NASCAR at PIR. My weather app says it’s 86 degrees, 16% humidity. Nevertheless, I’m overheated. My heart is pumping even in the shade. A man loaned me a hat for a while but I knew I couldn’t stay in the sun much longer. Hubby came with me as we climbed higher in the grandstands to find available seats in the shade. I feel better but my heart is still pounding. Soon I will have to get my cool cloth wet so my brain will snap back to full attention.
I ate a hotdog and now I feel like I need to shit. What fun! The track is oval and I can see all of it, cars so load I have to wear ear protection in the 42nd row. Cars roaring around in circles. (Ovals!)It’s hard to describe a NASCAR event without offending the people who love it. In an attempt to avoid stereotypes, I would describe the spectators as proud, hard working people who come to see heroes. The drivers they look up to represent American values (whatever that might mean). Most of the drivers are white. The crowd appears to be at least 99% white. There are a few beautiful people here. Most are ordinary. Like all of America.
On the way in, people were seeking signatures from registered voters. For what, I don’t know. One man yelled, “Are you tired of people laughing at our voting system?”

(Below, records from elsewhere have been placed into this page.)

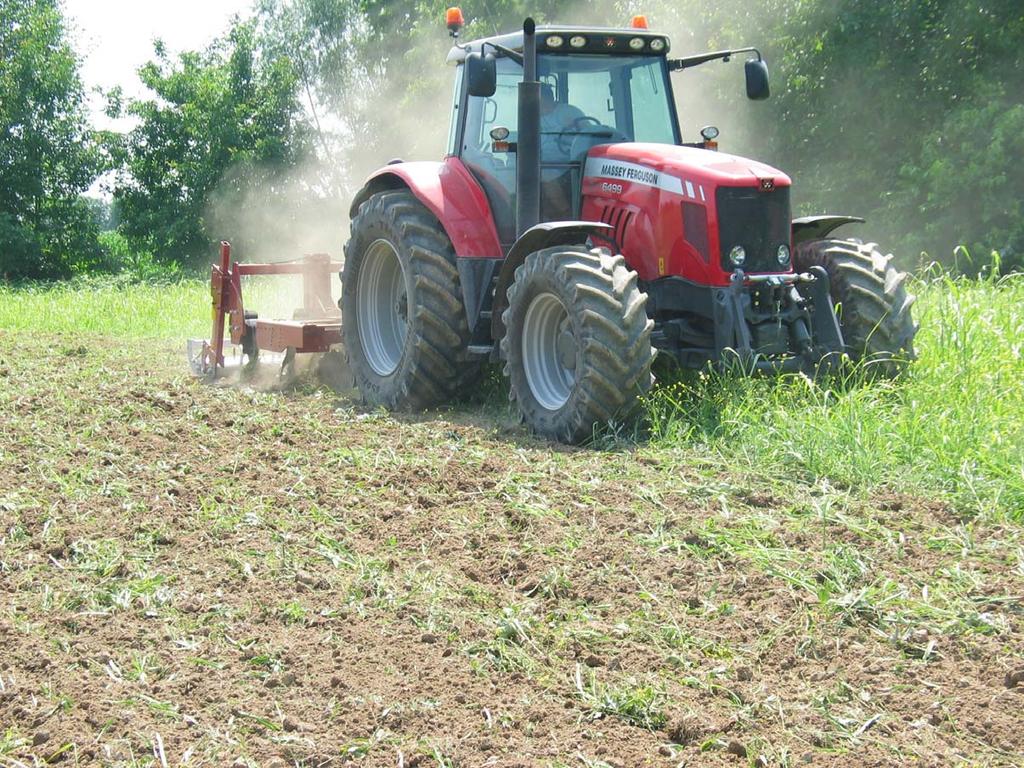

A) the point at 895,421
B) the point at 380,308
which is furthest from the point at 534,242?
the point at 895,421

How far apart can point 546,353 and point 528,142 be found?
1258 millimetres

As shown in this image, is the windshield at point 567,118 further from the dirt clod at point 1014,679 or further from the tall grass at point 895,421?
the dirt clod at point 1014,679

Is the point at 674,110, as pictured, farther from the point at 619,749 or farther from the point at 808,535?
the point at 619,749

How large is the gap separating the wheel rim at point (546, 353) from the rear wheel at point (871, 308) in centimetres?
166

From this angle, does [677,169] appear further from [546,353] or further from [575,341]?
[546,353]

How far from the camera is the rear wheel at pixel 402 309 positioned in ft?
25.0

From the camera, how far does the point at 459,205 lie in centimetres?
765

“Let’s go Brandon” shirts were popular.
We stood in line for hot dogs - the one that still makes me want to empty my bowels. We were behind a man who told us that COVID was a made up thing. He went on to say that his father died of COVID. He also had COVID. He’d lost his sense of taste and smell and “maybe had some brain damage.” Even still he concluded the whole thing (COVID) was manufactured.
He didn’t have all of his teeth and, at one point, spittle flew from his mouth as he was telling his story. I saw it fly towards Hubby. Would it hit his face or his beer? I didn’t see where it landed and Hubby either didn’t see it or pretended not to notice. This man had been attending NASCAR at PIR every year for 30 years. It was the increase in prices that got him spitting but he was a nice enough fellow and, really, who hasn't spit accidentally while talking?
After we got the hot dogs, I tried to refill my water bottle but the three water fountains I tried were dry. I thought it was illegal not to make free water available at a stadium. Not sure about that and don’t know how long it would have taken to find a water station if there was one. (With 40,000 people in attendance with no mask requirement, they couldn’t have been worried about transmitted diseases.) I bought another water instead.
Before the end of the race, I saw woman with beautiful gray hair and professional cut gumming a cigarette. Her face was caved from missing teeth. She was thin and hunched over as if too tired to manage sitting up straight, weary-like. She was sitting alone and it was easy to imagine she'd had a rough life but for her well coiffed hair. I imagined instead that she was had been beautiful in a former life.
My need to rid myself of the hot dog I ate previously has not waned. I let out a noxious fart in the ladies room and pretended it wasn’t me.
If this reads like I didn’t have a good time, you’d be mistaken. People watching is great. (Cars driving in circles, meh.) People wore shirts with messages - some in support of their favorite driver, some political, some funny, and others celebrating the consumption of alcohol.
I wore a plain white t-shirt and just enjoyed the show.